* [Extract]
============================================================
GBA briefs: 4/17/2020

Revenge dining: Consumption coupons worth 360 million yuan are being gobbled up – literally – in Foshan, local media report. A reporter recently visited several major commercial districts in this city of more than 10 million people and found long waiting times at restaurants and few available spaces in car parks. SCN.

Faster by train: Trains running to Europe from Dongguan have seen strong growth recently, as sea and air cargo routes have been disrupted by the coronavirus pandemic. In the year to date, official data shows 21 international trains carrying 2,050 TEUs, with a value of US$112 million have departed from Dongguan’s Shilong Station. More than half went in March: 12 trains (+9.1% YoY), 1,170 TEUs (+14.7%) and US$63.88 million (+9.1%). “Trains save nearly 2/3 of the time compared to ocean liners, are nearly 50% of the cost of flights, and maintained normal operation during the epidemic,” one exporter said. 

Wild stuff: Here is what the provincial government has to say about the trade of wild animals across Guangdong: (The government will) “prohibit illegal wildlife trade, eliminate the bad habits of overeating wild animals, regulate the artificial breeding of terrestrial wild animals for food purposes, and ensure their disposal. Local governments should support, guide, and help affected farmers to adjust and change their production and operation activities, and provide certain compensation according to the actual situation. Those that are legally cultured and shut down in accordance with regulations should be compensated. Priority should be given to poor households for compensation. Those who have obtained an administrative license or illegally engaged in breeding will not be compensated.” SCN.
============================================================
* [Provided material]
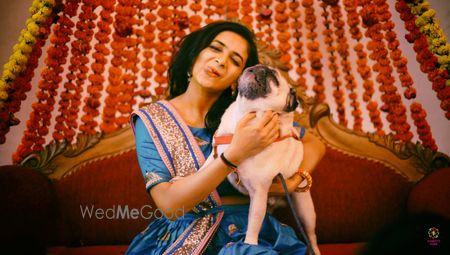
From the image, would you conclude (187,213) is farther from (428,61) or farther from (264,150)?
(428,61)

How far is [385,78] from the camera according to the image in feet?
4.38

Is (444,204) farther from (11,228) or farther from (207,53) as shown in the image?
(11,228)

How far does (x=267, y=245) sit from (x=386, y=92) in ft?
2.88

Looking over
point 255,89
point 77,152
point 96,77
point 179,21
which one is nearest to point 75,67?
point 96,77

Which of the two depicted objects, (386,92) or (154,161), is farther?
(386,92)

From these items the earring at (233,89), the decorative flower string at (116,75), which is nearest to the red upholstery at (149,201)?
the decorative flower string at (116,75)

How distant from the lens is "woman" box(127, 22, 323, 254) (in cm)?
72

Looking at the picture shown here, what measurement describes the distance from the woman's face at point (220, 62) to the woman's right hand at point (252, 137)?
202 mm

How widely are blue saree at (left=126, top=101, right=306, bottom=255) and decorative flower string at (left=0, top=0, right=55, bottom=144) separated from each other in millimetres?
502

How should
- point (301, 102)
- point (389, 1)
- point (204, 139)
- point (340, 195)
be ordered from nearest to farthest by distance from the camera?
1. point (204, 139)
2. point (340, 195)
3. point (301, 102)
4. point (389, 1)

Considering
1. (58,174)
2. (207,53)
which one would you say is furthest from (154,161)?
(58,174)

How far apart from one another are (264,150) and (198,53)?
14.6 inches

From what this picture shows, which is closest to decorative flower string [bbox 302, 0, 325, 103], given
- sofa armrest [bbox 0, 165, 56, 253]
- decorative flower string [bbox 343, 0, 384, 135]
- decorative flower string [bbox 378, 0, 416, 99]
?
decorative flower string [bbox 343, 0, 384, 135]

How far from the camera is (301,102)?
138cm
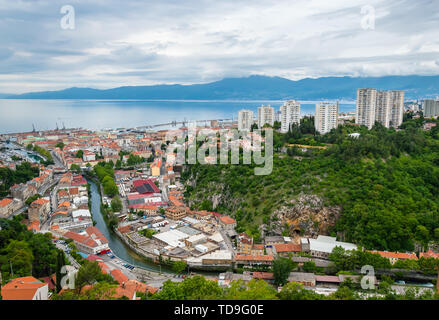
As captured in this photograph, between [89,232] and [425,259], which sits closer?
[425,259]

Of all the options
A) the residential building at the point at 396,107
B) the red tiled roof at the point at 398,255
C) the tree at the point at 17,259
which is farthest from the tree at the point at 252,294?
the residential building at the point at 396,107

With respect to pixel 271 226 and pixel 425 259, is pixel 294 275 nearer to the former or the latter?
pixel 271 226

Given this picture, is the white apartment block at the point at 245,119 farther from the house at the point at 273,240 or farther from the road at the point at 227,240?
the house at the point at 273,240

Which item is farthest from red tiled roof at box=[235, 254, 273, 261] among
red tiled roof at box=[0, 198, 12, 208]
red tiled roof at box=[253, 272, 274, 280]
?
red tiled roof at box=[0, 198, 12, 208]

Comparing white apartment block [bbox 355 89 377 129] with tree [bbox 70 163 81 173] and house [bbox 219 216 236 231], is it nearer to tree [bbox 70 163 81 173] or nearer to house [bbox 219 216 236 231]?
house [bbox 219 216 236 231]

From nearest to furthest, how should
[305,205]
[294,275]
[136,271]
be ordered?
1. [294,275]
2. [136,271]
3. [305,205]

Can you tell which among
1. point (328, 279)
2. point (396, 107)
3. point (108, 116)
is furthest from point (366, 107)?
point (108, 116)
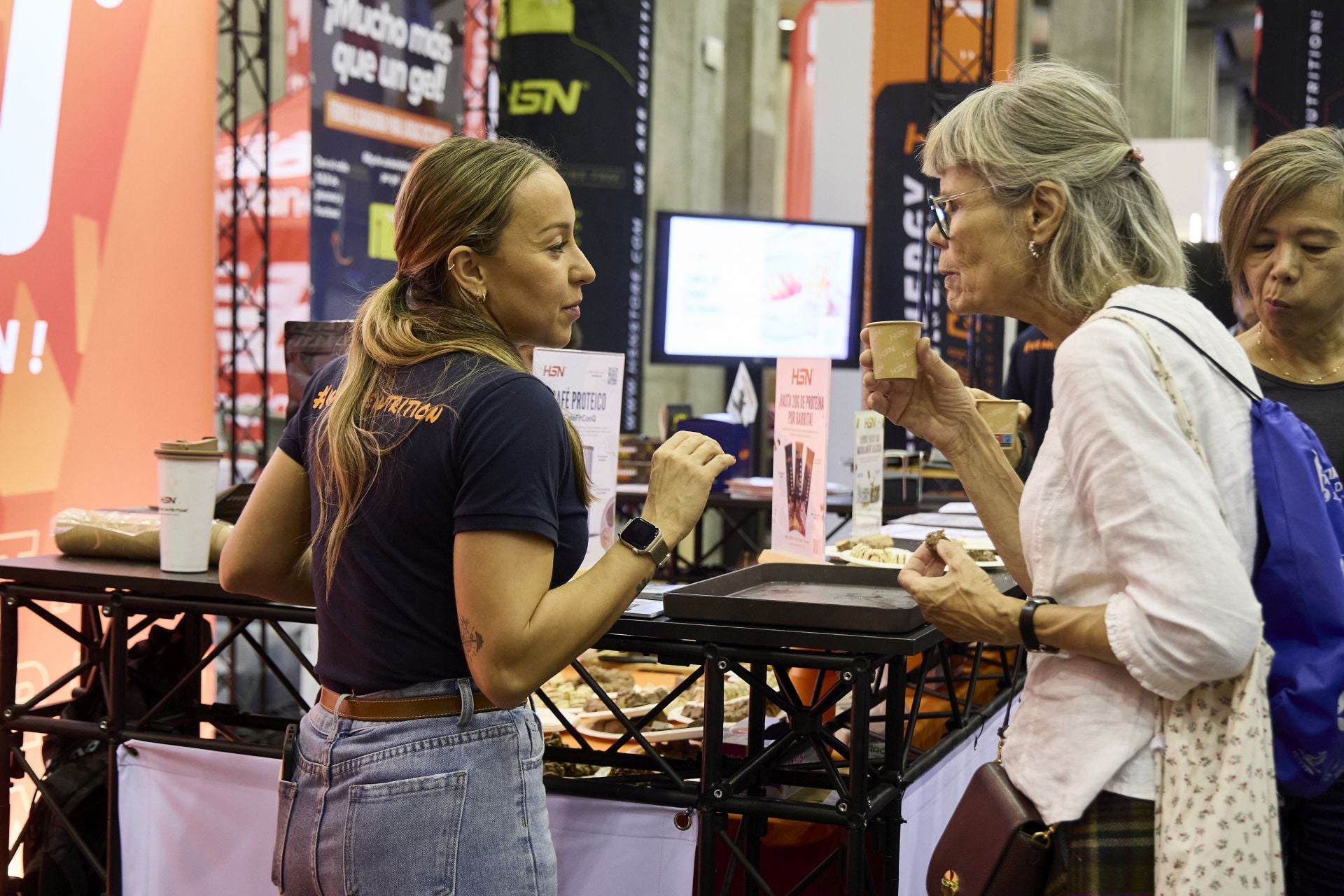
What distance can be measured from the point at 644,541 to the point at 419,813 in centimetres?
42

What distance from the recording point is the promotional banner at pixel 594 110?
7609 mm

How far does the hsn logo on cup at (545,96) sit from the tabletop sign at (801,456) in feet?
17.3

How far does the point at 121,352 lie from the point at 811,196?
22.3 ft

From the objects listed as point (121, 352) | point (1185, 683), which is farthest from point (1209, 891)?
point (121, 352)

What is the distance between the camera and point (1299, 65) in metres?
6.73

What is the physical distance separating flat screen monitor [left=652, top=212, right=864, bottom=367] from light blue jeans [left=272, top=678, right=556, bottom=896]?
18.8 feet

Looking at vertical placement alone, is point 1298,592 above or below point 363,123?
below

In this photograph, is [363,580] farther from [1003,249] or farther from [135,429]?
[135,429]

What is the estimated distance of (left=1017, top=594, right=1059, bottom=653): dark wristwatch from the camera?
4.71ft

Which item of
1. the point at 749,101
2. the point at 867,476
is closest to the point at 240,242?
the point at 867,476

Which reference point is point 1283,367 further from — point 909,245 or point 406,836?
point 909,245

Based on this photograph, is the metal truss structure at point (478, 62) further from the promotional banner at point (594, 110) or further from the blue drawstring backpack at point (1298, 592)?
the blue drawstring backpack at point (1298, 592)

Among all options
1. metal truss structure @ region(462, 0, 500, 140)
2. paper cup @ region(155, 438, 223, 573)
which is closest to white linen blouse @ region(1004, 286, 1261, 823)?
paper cup @ region(155, 438, 223, 573)

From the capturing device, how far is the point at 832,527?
611 centimetres
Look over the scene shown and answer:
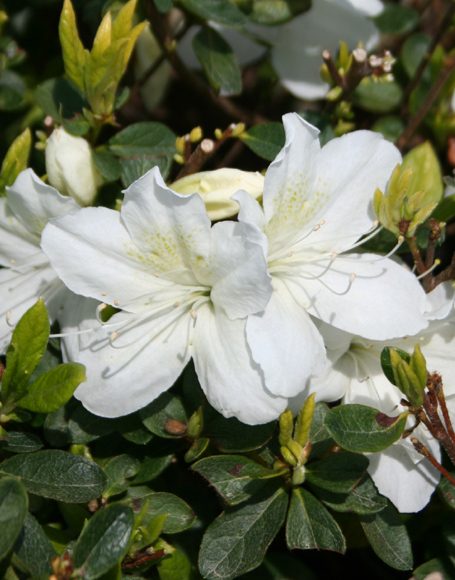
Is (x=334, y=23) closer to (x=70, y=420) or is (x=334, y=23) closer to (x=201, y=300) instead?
============================================================
* [Activities]
1. Duplicate everything in the GBA briefs from "GBA briefs: 4/17/2020" down to "car parks. SCN.".
2. According to the GBA briefs, how many international trains have departed from Dongguan's Shilong Station in the year to date?
3. Resume the GBA briefs, starting right after their last sentence.

* [Responses by task]
1.
GBA briefs: 4/17/2020

Revenge dining: Consumption coupons worth 360 million yuan are being gobbled up – literally – in Foshan, local media report. A reporter recently visited several major commercial districts in this city of more than 10 million people and found long waiting times at restaurants and few available spaces in car parks. SCN.

2. 21 trains.

3.
Guangdong robots rule: Guangdong accounts for 28% of all patent applications for industrial robots across China, well ahead of any other province. SCN.

Kids prepped: Schools across Guangdong have been running live drills for children to prepare for a resumption of classes, which start in phases from April 27. SCN.

Nanshan No. 1: Shenzhen’s Nanshan district, home to many of its biggest tech companies, has doubled its GDP over the past five years, to 610 billion yuan. That is the highest of any district in Guangdong, and third in the country. It grew 7.6% last year. SCN.

Qianhai on track: Shenzhen’s special zone of Qianhai managed to keep investment pumping in Q1, despite the coronavirus, with 24.8% of the year’s total budgeted investment actually spent. Utilized foreign direct investment, meanwhile, stayed positive year-on-year, and accounted for more than half of the city’s entire foreign investment in the period. SZN.

Baiyun cargo soars: Guangzhou’s Baiyun International Airport is now handling around 113 daily flights for cargo as orders for medical-protection gear are surging. SCN.

Cathay cuts: Cathay Pacific is to sack almost 300 of its staff in the United States and close its cabin crew bases there, in its biggest cutback of employees during the coronavirus pandemic. SCMP.

Article 23 storm: The storm over gridlock in Hong Kong’s legislative council has intensified, with public accusations of abuse of power and interference in Hong Kong affairs being thrown by both democrats and pro-establishment voices. At the heart of the debate seems to be the potential for passage of Article 23 (national security) legislation before the September elections, in which the democratic camp is expected to take control of the legislature. SCMP.